--- start TASK DATA ---

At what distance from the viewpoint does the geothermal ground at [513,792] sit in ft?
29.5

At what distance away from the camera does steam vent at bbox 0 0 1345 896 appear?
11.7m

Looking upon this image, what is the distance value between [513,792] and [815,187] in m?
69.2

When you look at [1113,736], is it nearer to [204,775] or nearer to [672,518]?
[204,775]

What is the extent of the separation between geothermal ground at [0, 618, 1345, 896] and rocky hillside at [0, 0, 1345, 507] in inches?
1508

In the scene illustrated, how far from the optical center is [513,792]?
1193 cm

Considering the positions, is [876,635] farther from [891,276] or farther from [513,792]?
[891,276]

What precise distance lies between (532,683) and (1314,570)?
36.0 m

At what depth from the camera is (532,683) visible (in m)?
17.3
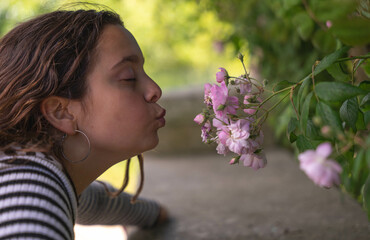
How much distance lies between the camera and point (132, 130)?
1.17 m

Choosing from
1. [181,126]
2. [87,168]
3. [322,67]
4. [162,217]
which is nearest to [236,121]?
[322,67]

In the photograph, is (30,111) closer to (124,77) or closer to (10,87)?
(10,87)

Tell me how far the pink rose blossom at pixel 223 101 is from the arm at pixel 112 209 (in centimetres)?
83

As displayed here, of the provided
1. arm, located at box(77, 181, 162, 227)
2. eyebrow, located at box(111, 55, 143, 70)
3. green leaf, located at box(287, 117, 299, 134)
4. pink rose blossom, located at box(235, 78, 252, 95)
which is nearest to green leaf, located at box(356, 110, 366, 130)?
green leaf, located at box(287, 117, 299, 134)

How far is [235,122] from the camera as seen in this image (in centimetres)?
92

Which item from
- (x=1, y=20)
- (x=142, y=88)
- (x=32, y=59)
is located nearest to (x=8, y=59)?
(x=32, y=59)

--- end TASK DATA ---
--- start TASK DATA ---

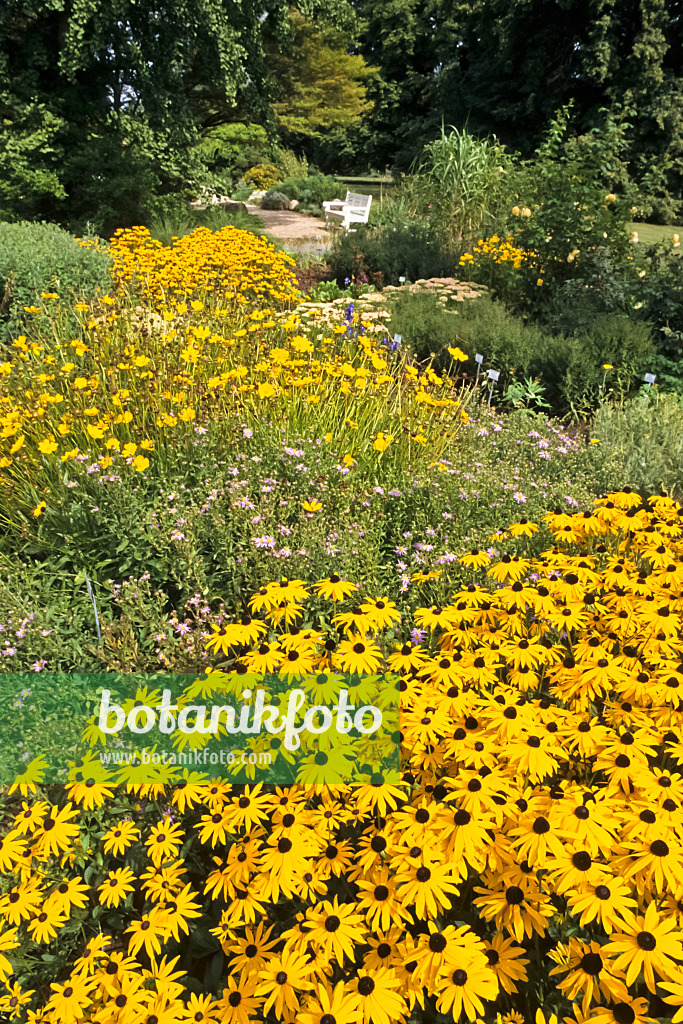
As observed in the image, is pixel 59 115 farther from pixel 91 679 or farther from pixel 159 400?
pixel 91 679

--- end TASK DATA ---
--- start TASK DATA ---

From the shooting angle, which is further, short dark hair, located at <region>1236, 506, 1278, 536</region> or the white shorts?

--- end TASK DATA ---

▸ **INSTRUCTION**
Pull out every line of the listing that contains the word "does", and copy each one in full.

▸ **OUTPUT OF THE TASK**
At what distance from the viewpoint does the geothermal ground at [513,792] sit in ft?
At what distance away from the camera does steam vent at bbox 0 0 1345 896 appear?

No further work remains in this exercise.